Cézanne and Beyond: Picasso
Paul Cézanne - Mont Sainte Victoire
Pablo Picasso - Nudes in a Forest
Pablo Picasso may have been the single most important and faithful Cézannist, ever. Cubism's kaleidoscopic fracturing of things is just an extension of the breakage already begun by Cézanne. The feathered brush strokes that define each of the many surfaces we see in a cubist picture are the same strokes that Cézanne used to pull apart his art. But the relationship goes much deeper than these surface similarities. Cézanne discovered that a modern artist could play at dreaming up new languages for describing reality, without feeling obliged to supply a key to understanding them.

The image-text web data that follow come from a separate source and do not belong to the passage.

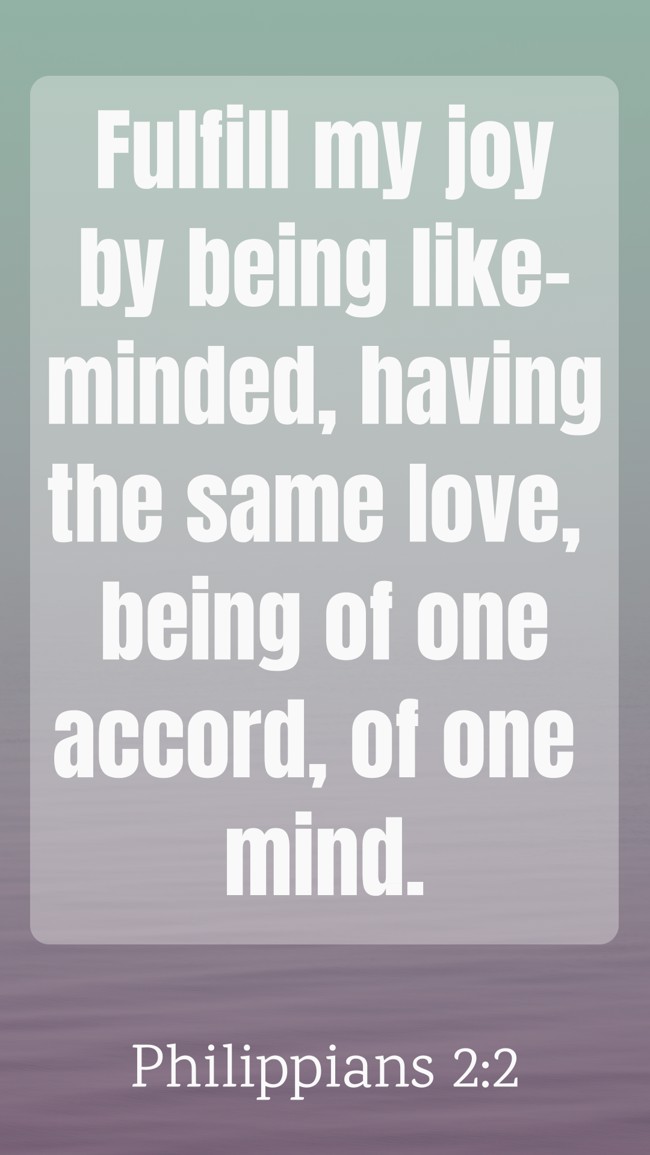 Fulfill my joy by being like-minded, having the same love, being of one accord, of one mind. - Philippians 2:2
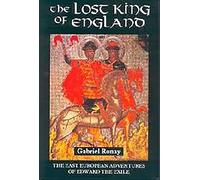 The Lost King of England: The East European Adventures of Edward the Exile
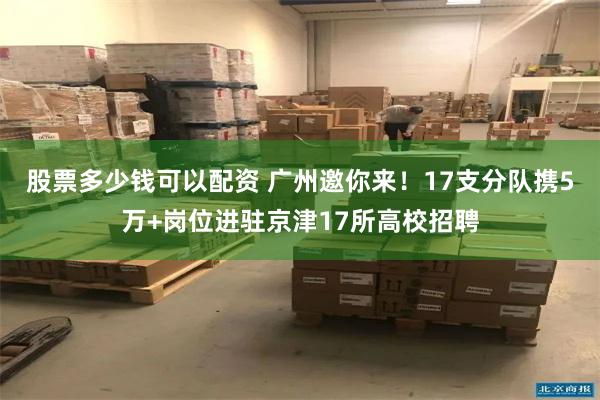 股票多少钱可以配资 广州邀你来！17支分队携5万+岗位进驻京津17所高校招聘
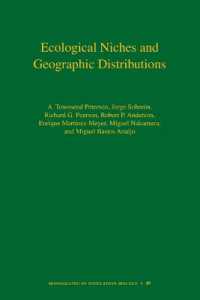 Ecological Niches and Geographic Distributions (MPB-49) (Monographs in Population Biology)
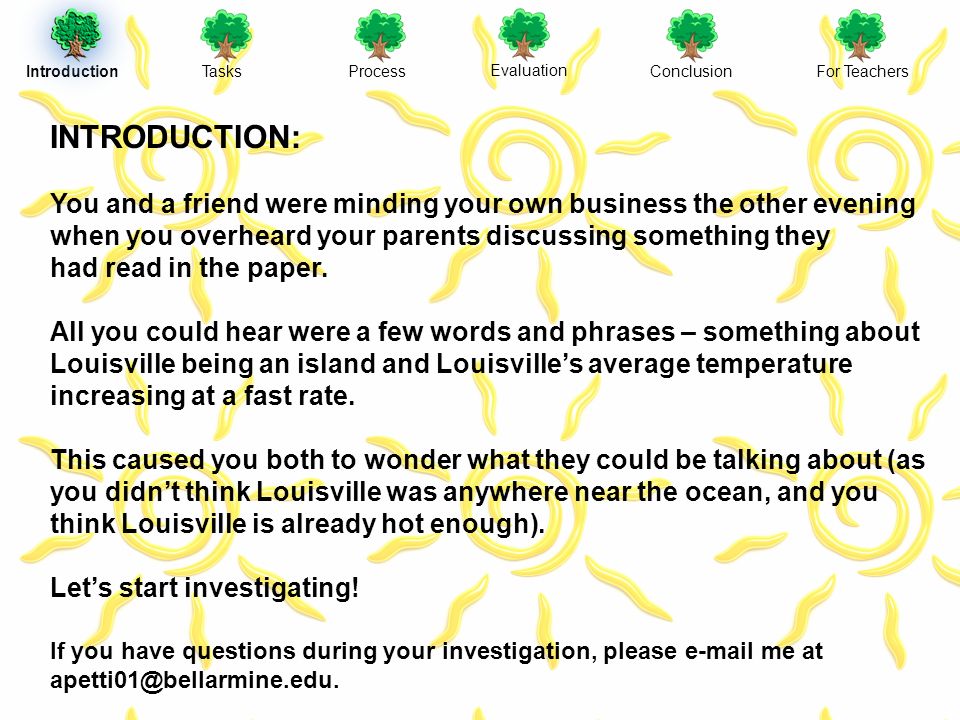 IntroductionTasksProcess Evaluation ConclusionFor Teachers INTRODUCTION: You and a friend were minding your own business the other evening when you overheard your parents discussing something they had read in the paper.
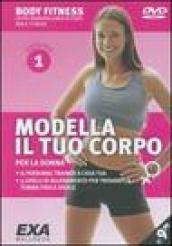 Modella il tuo corpo. Per la donna. DVD. 1.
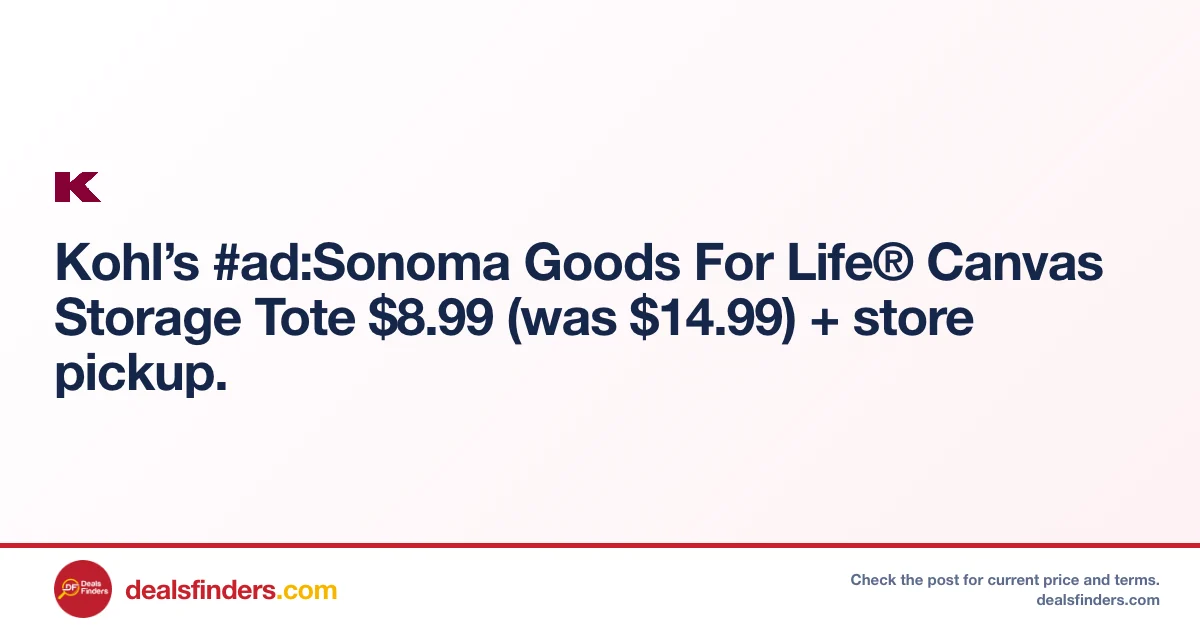 Sonoma Goods Canvas Storage Tote Only $8.99 (Reg. $14.99) at Kohl’s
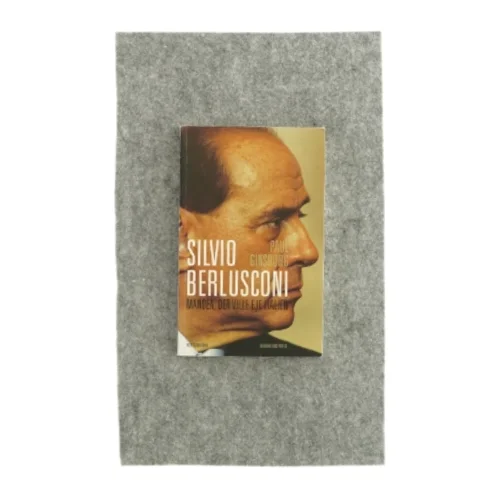 Silvio Berlusconi - manden der ville eje Italien af Poul Ginsburg (bog)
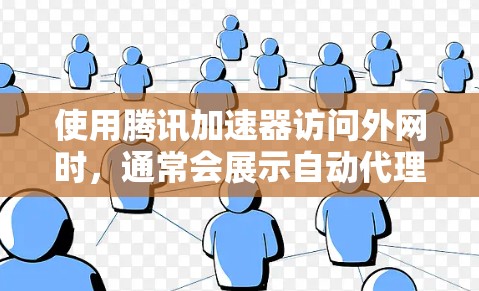 使用腾讯加速器访问外网时，通常会展示自动代理功能，允许用户在没有下载加速器文件的情况下访问网络。以下是逐步的使用方法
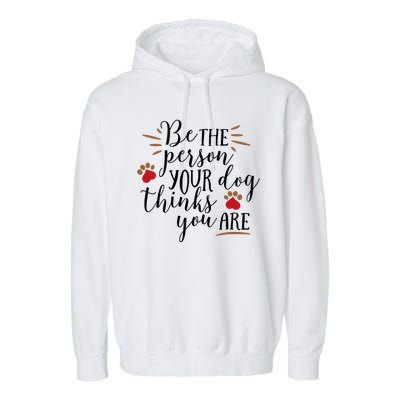 Be The Person Your Dog Thinks You Are Garment-Dyed Fleece Hoodie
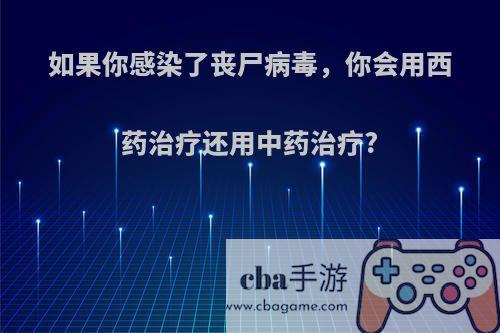 如果你感染了丧尸病毒，你会用西药治疗还用中药治疗?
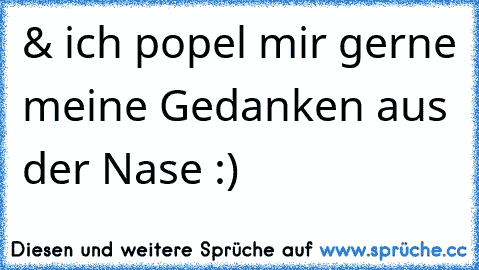 & ich popel mir gerne meine Gedanken aus der Nase :)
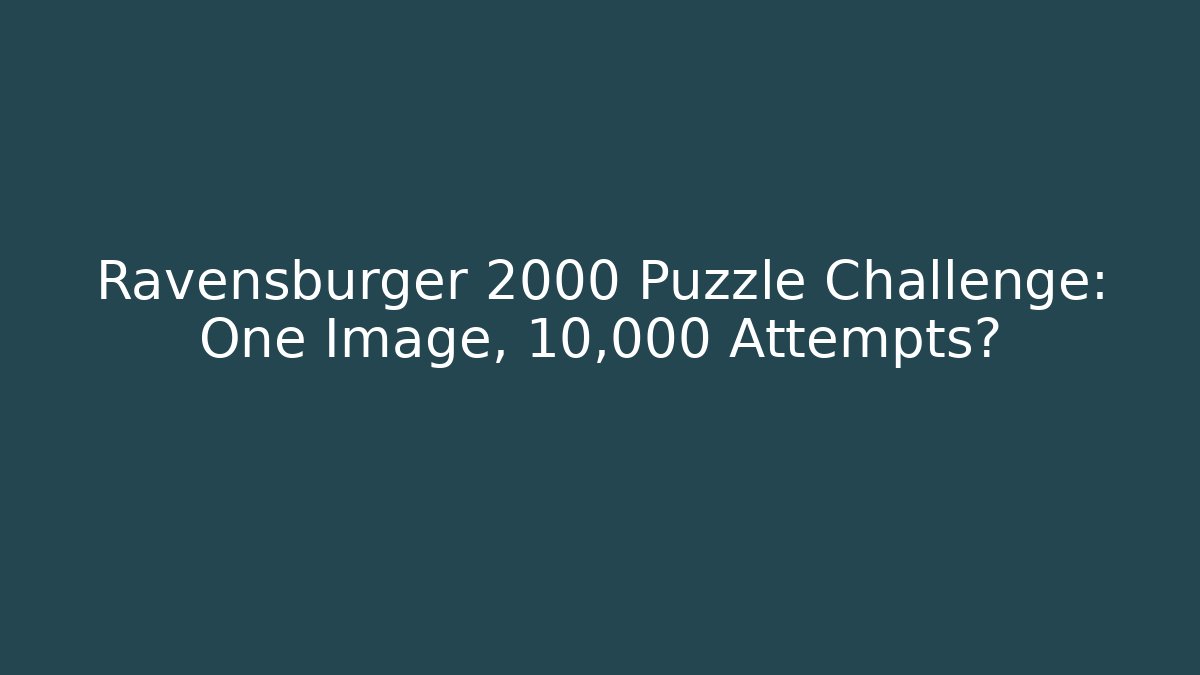 Ravensburger 2000 Puzzle Challenge: One Image, 10,000 Attempts? - Create More Assets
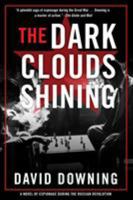 The Dark Clouds Shining 1616956062 Book Cover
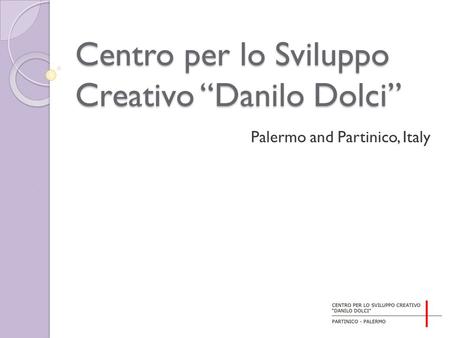 Centro per lo Sviluppo Creativo “Danilo Dolci” Palermo and Partinico, Italy.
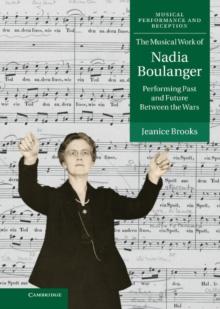 Musical Work of Nadia Boulanger : Performing Past and Future between the Wars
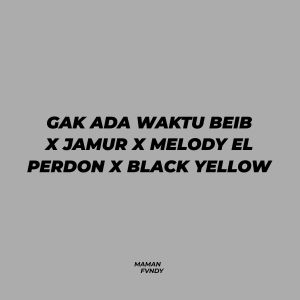 收聽Maman Fvndy的Gak Ada Waktu Beib X Jamur X Melody El Perdon X Black Yellow歌詞歌曲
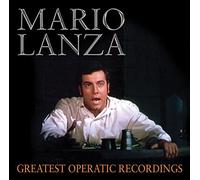 Greatest Operatic Recordings by Mario Lanza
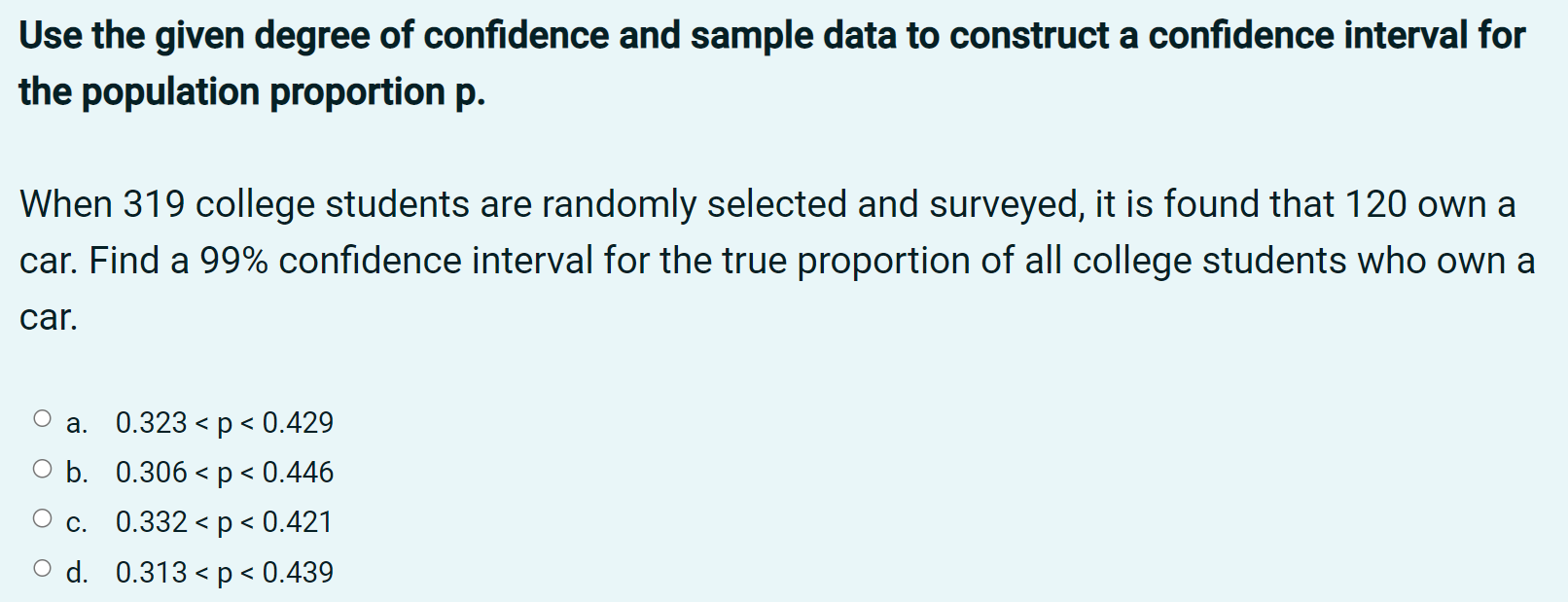 the null hypothesis). The p-value is 0.0764. O a. Fail to reject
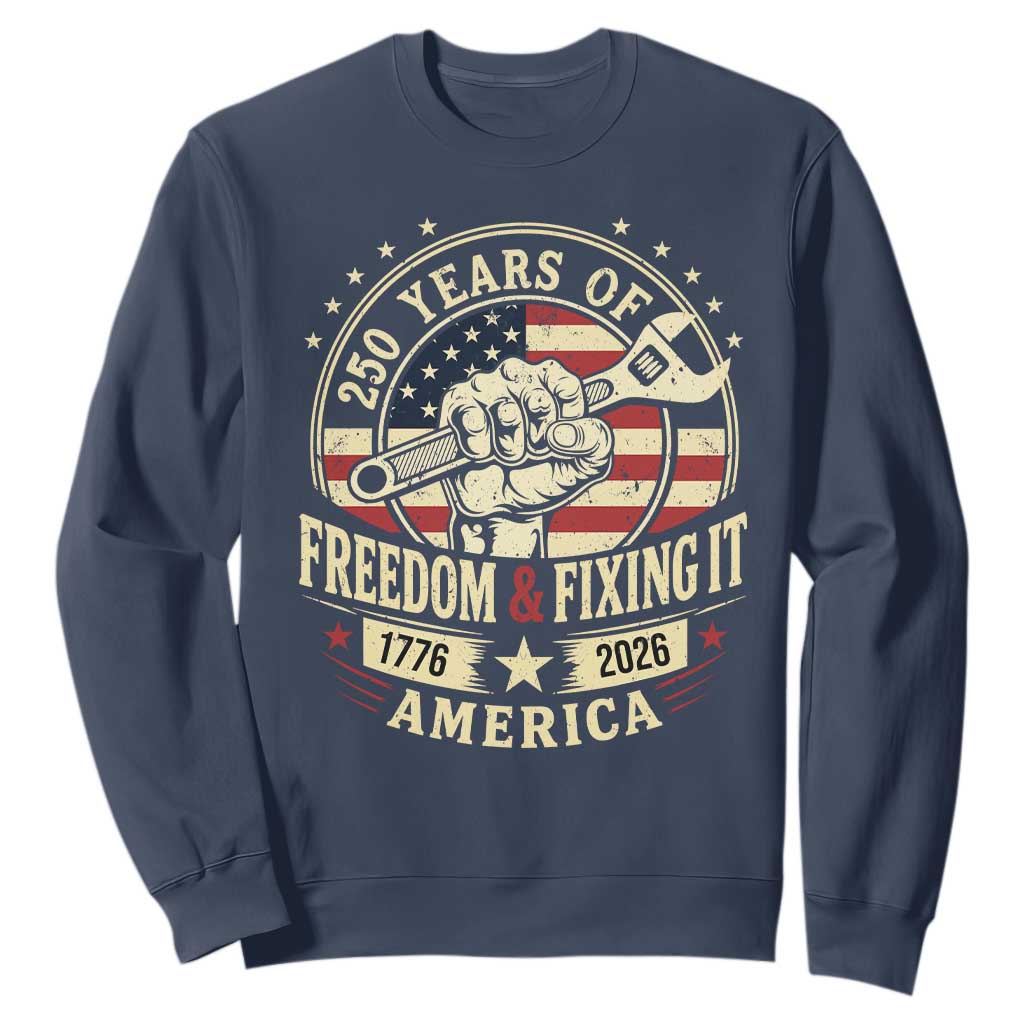 USA 250th Anniversary Patriotic Mechanic Sweatshirt Freedom And Fixing It TS12 Navy Print Your Wear
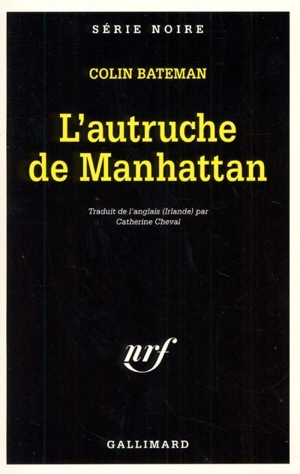 L'autruche de Manhattan - Colin Bateman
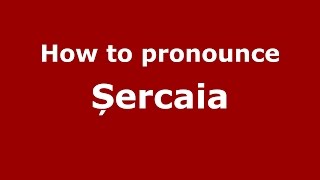 How to pronounce Șercaia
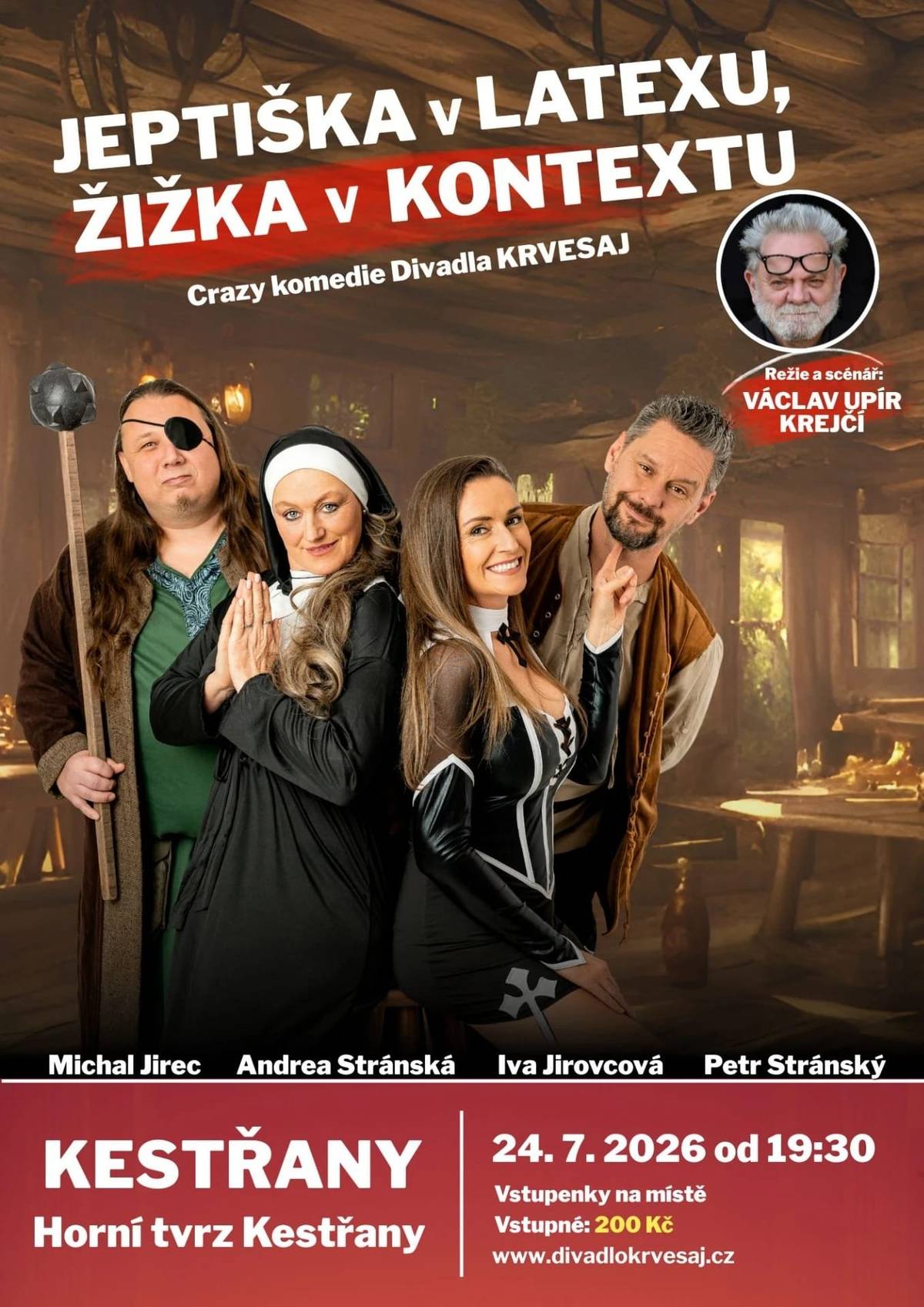 Srdečně Vás zveme na divadelní představení, která se uskuteční na Horní tvrzi v Kestřanech 24.7.2026 - od 19:30 - Divadlo KRVESAJ s crazy komedií “Jeptiška v latexu, Žižka v kontextu” Vstupné na jednotlivá představení je 200,- Kč. Lístky je možné zakoupit pouze na místě před začátkem představení.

Looking at a Cézanne, you feel as though you're witnessing an orderly translation of objects into paint, but you never come away with a clear sense of the objects in question. Picasso ran with that method: he created the strong impression that cubism had a grammar and vocabulary that worked (think of all the attempts that wall texts make to explain it as a set of rational procedures) while allowing it to speak in tongues (think of how unconvincing all those explanations end up being). And it was thanks to Cézanne that modern art became a matter of the most radical, ongoing experimentation, rejecting established precedents or newly fashionable theories or any consistency of style. As art historian John Elderfield puts it in the exhibition's massive catalogue, Picasso saw the extremism in Cézanne's art and made it his own (Blake Gopnik in W.Post).